Well we go back: "I make known unto you the gospel" [1 Corinthians 15:1].  And the title of my sermon tonight is This Is the Gospel – the good news, the glad tidings.

And there are, there are three things – I do not follow them tonight, but just to give you a preview of the chapter – there are three things that he says comprise the gospel.  First, the atoning death of our Savior:  He "died for our sins according to the Scriptures" [1 Corinthians 15:3].  Second, the glorious resurrection of our redeeming, living Lord: "And the third day He arose again according to the Scriptures" [1 Corinthians 15:4].  And then the third thing – His incomparable, blessed return which is over in the rest of the chapter. "I show you a mystery: We’ll not all sleep, but we’ll all be changed –

in a moment, in the twinkling of an eye, at the last trump.  For the trumpet shall sound" [1 Corinthians 15:51-52], and as Paul says elsewhere, "the Lord shall descend," [1 Thessalonians 4:16], "and we’ll all be changed" [1 Thessalonians 15:52].  My soul, who wouldn’t say that a chapter like that was the glory of God Himself? 

Now this thing: "Brethren, I declare, I make known unto you the gospel" [1 Corinthians 15:1] – that’s what you see in the ordinance of baptism, and that’s what the ordinance of baptism signifies.  That’s what it means.  Any other thing than that is an invention.  Somebody thought it up, and you can give it any meaning that somebody might want to give it meaning to.  You can change it, but that is the real thing.  That’s the ordinance of God, and it has a meaning.  Both of these ordinances have a tremendous meaning. 

The ordinance of the Lord’s Supper has a meaning, a significance.  This is bread broken that represents His body [Luke 22:19; 1 Corinthians 11:23-24].  This is the fruit of the vine, the fruit of the cup, that represents His blood [Luke 22:20; 1 Corinthians 11:25].  And we’re to do that until He comes [1 Corinthians 11:26]. 

This also has a tremendous significance for in baptism we are buried with the Lord in the likeness of His death and we are raised from the watery grave in the likeness of His resurrection [Romans 6:3-4], and that is the gospel.  Well, that’s what Paul said it is [1 Corinthians 15:1-2]: He was buried for us – He was – He died for our sins [1 Corinthians 15:3-4].  He was buried, and He rose again for our justification [1 Corinthians 15:4], and he says that is the gospel [1 Corinthians 15:1].

When a man stands up in a pulpit and he preaches, and you say, "That man preaches the gospel," what do you mean?  Why, we mean that man preaches Jesus died for our sins and was raised for our justification.  That’s what you say in the baptistery.  That’s the symbol of baptism.

When you send out a missionary to China and you send him over there to preach the gospel, what does he preach?  That’s what he preaches: that Christ died for our sins, and He was raised for our justification.  And that is the thing you see in the baptistery.  That’s the meaning of baptism.  The significance of baptism lies in its mode.  You change the mode, it has no meaning.  Baptism is a burial with Christ and a resurrection with Christ which Paul says is the gospel.  So that initial ordinance is a picture of the saving grace of God in Christ Jesus.

Now Paul says, "I never invented that."  He says, "For I delivered unto you first of all that which also I received" [1 Corinthians 15:1].  Paul is not an originator.  He’s not an inventor.  He’s a deliverer.  He’s like John the Baptist.  He’s a voice crying the message of God [Mark 1:1-4; John 1:19-23].

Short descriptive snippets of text
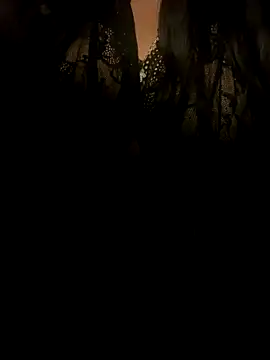 Snapshot of Diann96 chatting on October 2025 03:51:01 AM Diann96 online show from October 2025 03:51:01 AM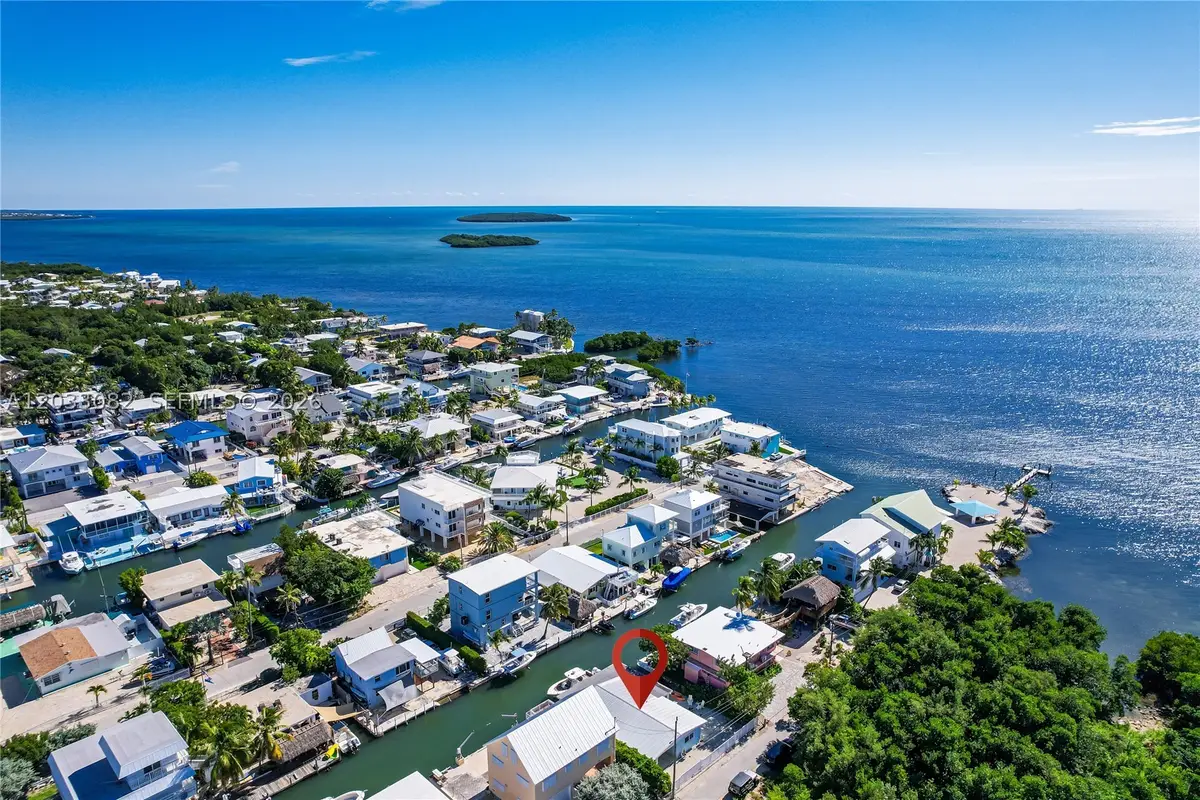 615 Cuda Ln, Key Largo, FL 33037 - #1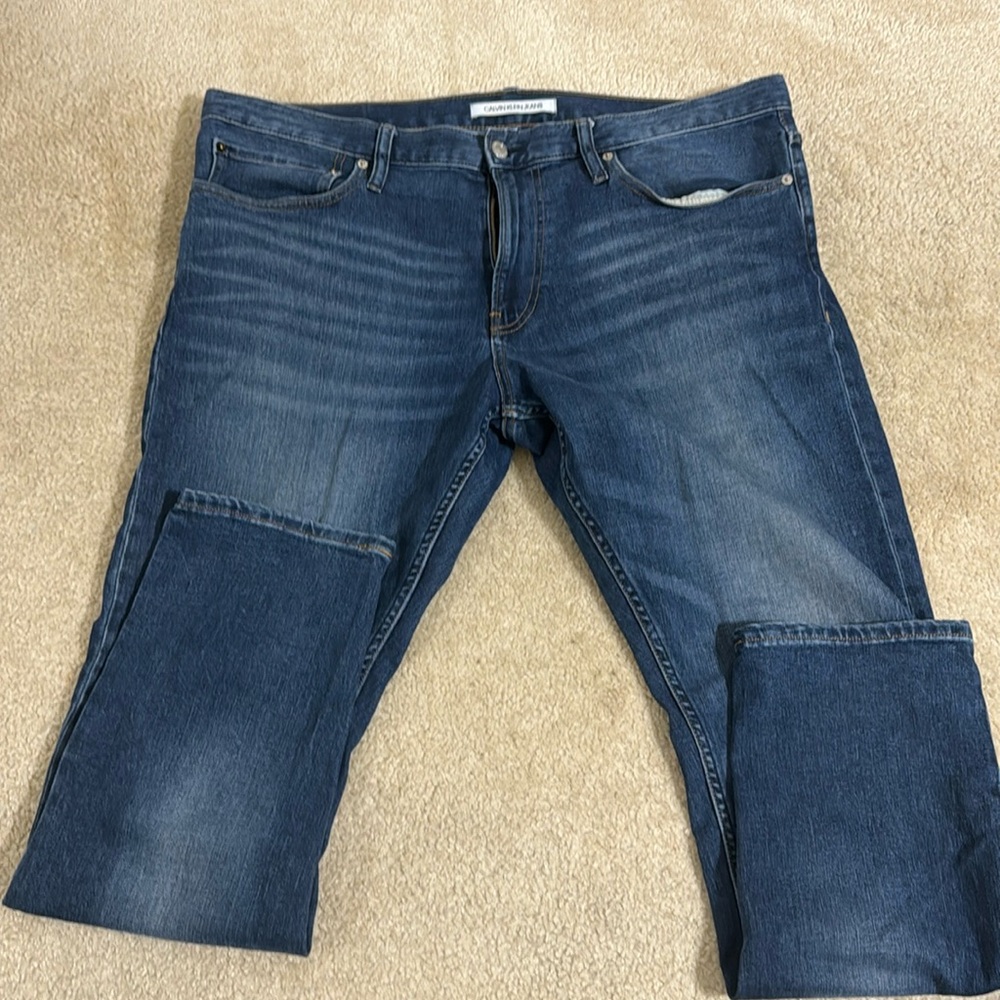Calvin Klein Jeans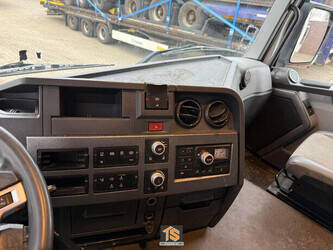 2016-renault-t-460-1409037-45113103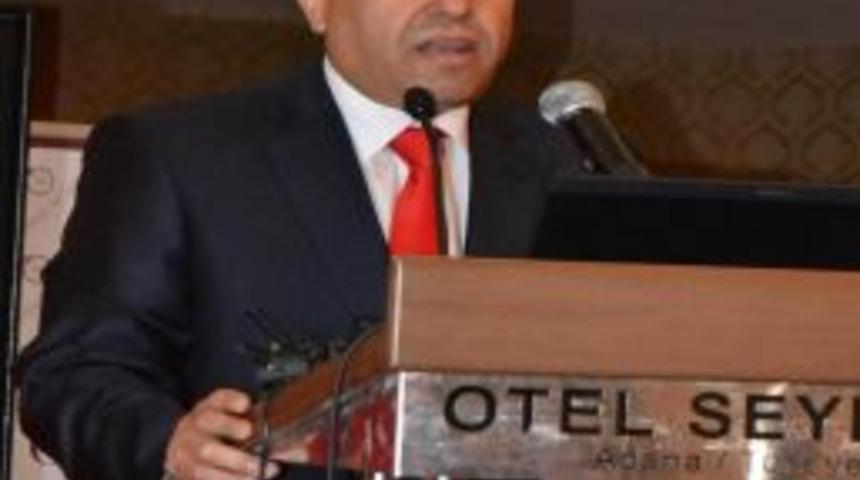 Bt&uuml;'den İddialı Başlangı&ccedil;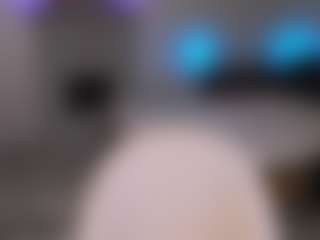 KattyRee18's Live Sex Cam Show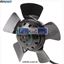Picture of A2D200-AA02-02 EBM-PAPST AC Axial fan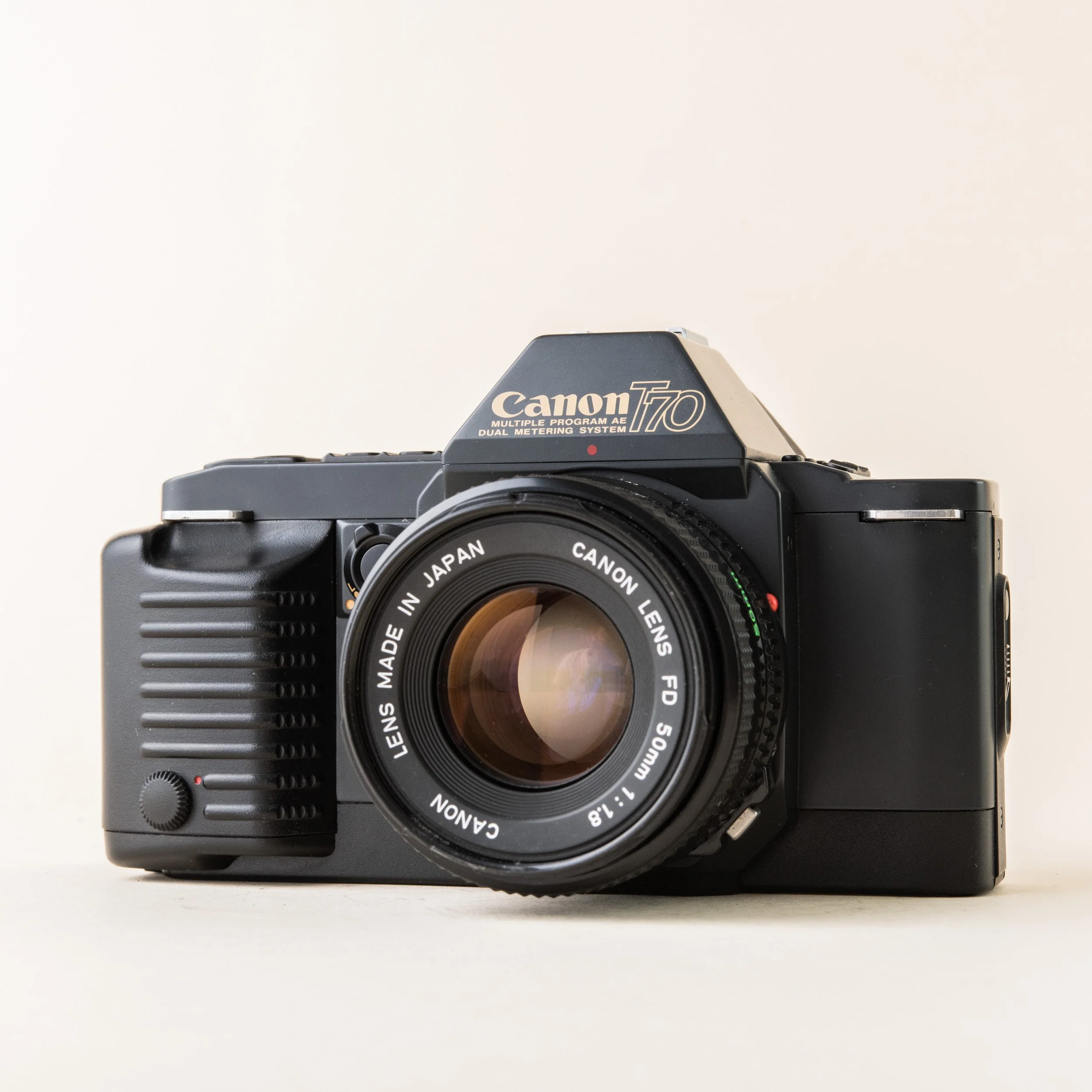 CANON T70 ジャンク品 2025年最新】Yahoo!オークション -canon t70の中古品・新品・未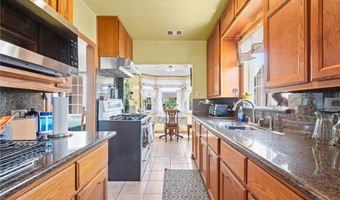 8177 Evergreen Ave, South Gate, CA 90280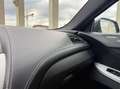 BMW 640 640i xDrive Gran Coupé M Sport Edition Aut. - thumbnail 13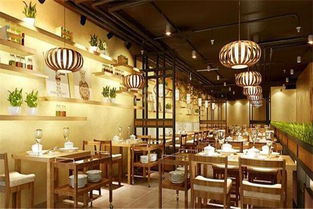 開自助餐廳需要注意什么問題?,自助餐廳管理注意事項,自助餐廳春節(jié)安全注意事項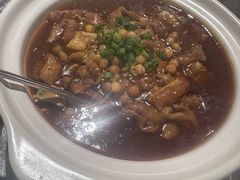 -川香鼎盛(市桥富华总店)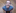 63aT6jVhbay1oo4gZ3bmH8YcfRGPmWtqF9VFRfQC6zsf logo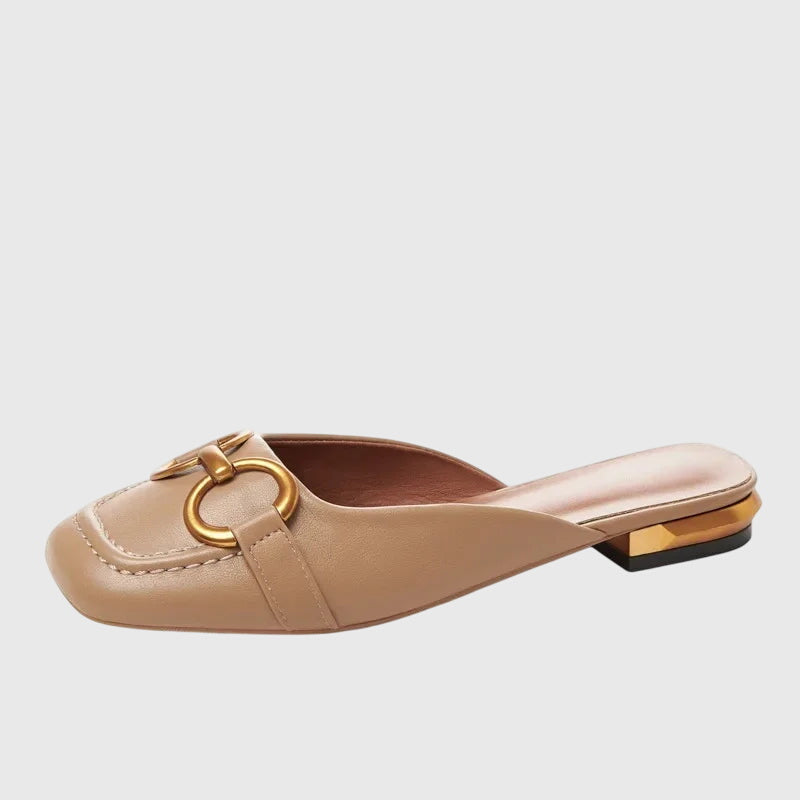 Alexandra - Premium Support Sandals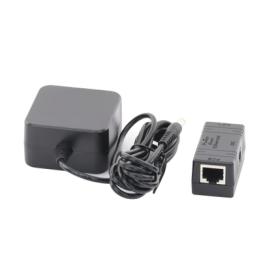 Kit de Accesorios Para Alimentación Para Puntos de Acceso Series C1´s de Altai Super WiFi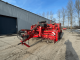 Картоплесаджалка Grimme GL 430 (2017)
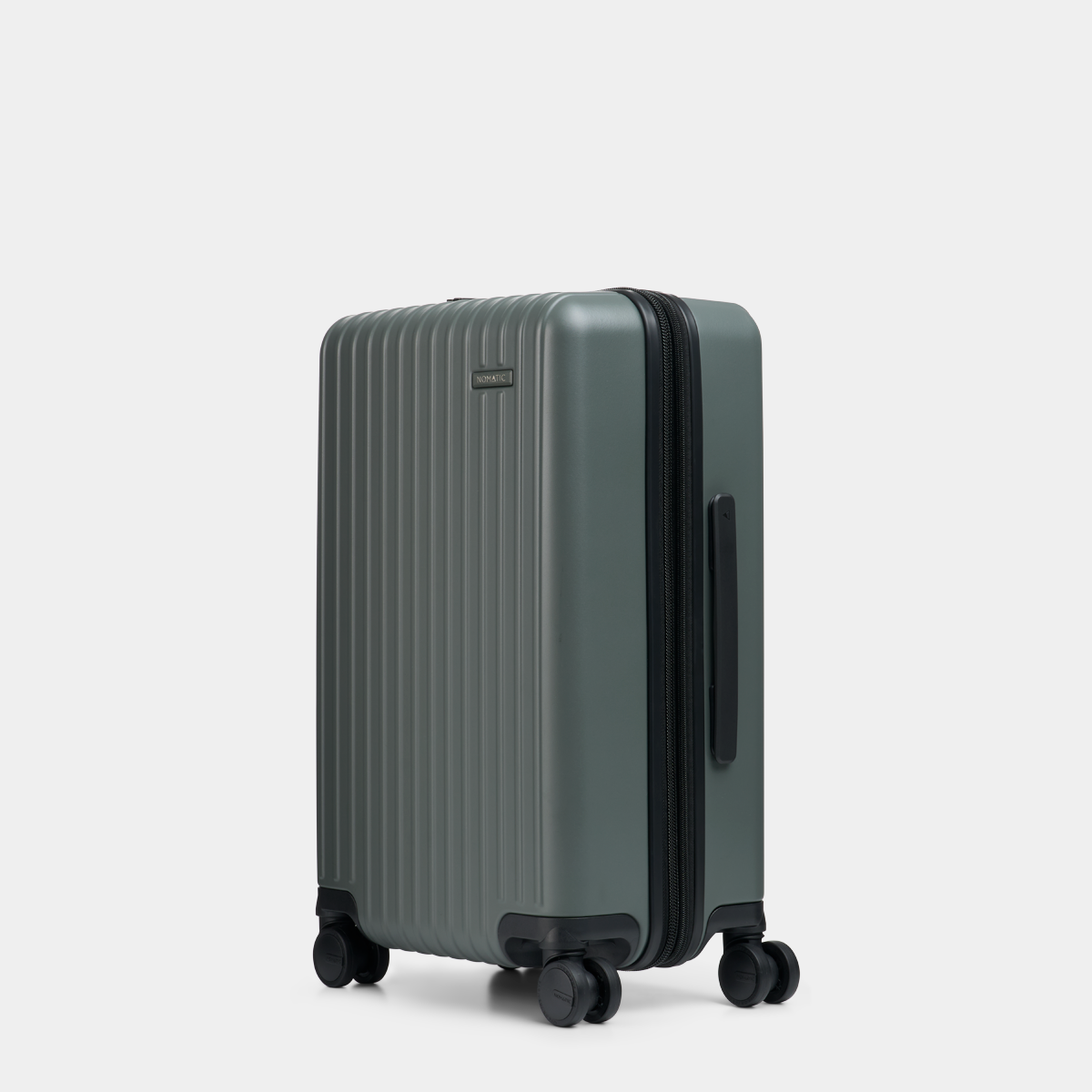 Method Luggage Carry-On 47L - Storming Gravity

=== USING THE INFORMATION ===
1. In one to three sentences, explain why the sermon says that changing the mode of baptism takes away its meaning.
2. Resume the sermon from its last sentence and keep going in the same preaching voice.
These rows have no connection to the sermon.

=== ANSWERS TO THE TASKS ===
1. The sermon holds that the significance of baptism lies in its mode, because baptism is a burial with Christ and a resurrection with Christ. That burial and rising is what Paul calls the gospel, so a different mode would no longer picture it.

2.
That’s what any true preacher is.  He’s not up there in the pulpit telling ingenious things that he has devised.  A true preacher of Christ is a fellow that holds that Book in his hand, and he tells the people what God has to say in the Book and that’s all.  That’s it.  And what he has to say doesn’t matter.  And what Rabbi Smellfindus has to say, that doesn’t matter.  And what old Dryas Dust teachin’ there in the school, now that doesn’t matter either.  And what old Dr. Soundingbrass says, that doesn’t matter either.  The only thing that matters is, "What does God say?" A man is to be a deliverer of a message and not an originator or an inventor! [Deuteronomy 4:2; 2 Corinthians 5:20; Galatians 1:8; Revelation 22:18-19]  Well, that’s what the Book says.

I heard a fellow very dramatically one time give an illustration of that.  Oh, there was a king of England over there – King George or King Edward or King James or there was somebody.  There’s a king of England over there, and he was broadcasting a message to the entire world: oh, to the colonial empires, and the commonwealths, and the dominions, and I don’t know what all.  And it was being delivered over here in America, and the whole world was going to listen to the King of England.

And just as the king stood up to speak, the cable broke.  And I don’t know where the cable broke or how that is set up, but anyway, the cable broke somewhere in the control room, and it was an awful thing.  And oh, this fellow described it so dramatically.  And what that fellow up there who operates the apparatus, what he did was – and this is so dramatically told – he grabbed ahold of one end of that broken cable and he caught the other end of that broken cable, and while those electric currents went through his body just like that, why, why, the king’s message was delivered because it was sent through his quivering flesh.  Well, that made an impression on me.  At least I remembered the story.

Well, that’s a good illustration of this thing here whether it’s melodramatic or not.  That’s what a man of God is, and that’s what Paul said he was.  He just delivered the message [1 Corinthians 15:1].  It went through his heart, to his voice, his brain, his soul.  He delivered what God had told him, and that’s the gospel.

Now that word "gospel:"  "Brethren, I make known unto you the gospel" [1 Corinthians 15:1].  What does that word mean – the "gospel"?  Well, look it up in your Webster’s Dictionary, and this is what you’ll find.  Webster says the word "gospel" is an old Anglo-Saxon word, and it means "godspell" or "good spell."  Now, they, they differ then from there.  Some of those learned men who write that dictionary, some of those learned men say that comes from the old Anglo-Saxon word "God," God, God, and "spell," which means story or tale.  So the word "gospel" means "the God story, the God tale, the God tidings."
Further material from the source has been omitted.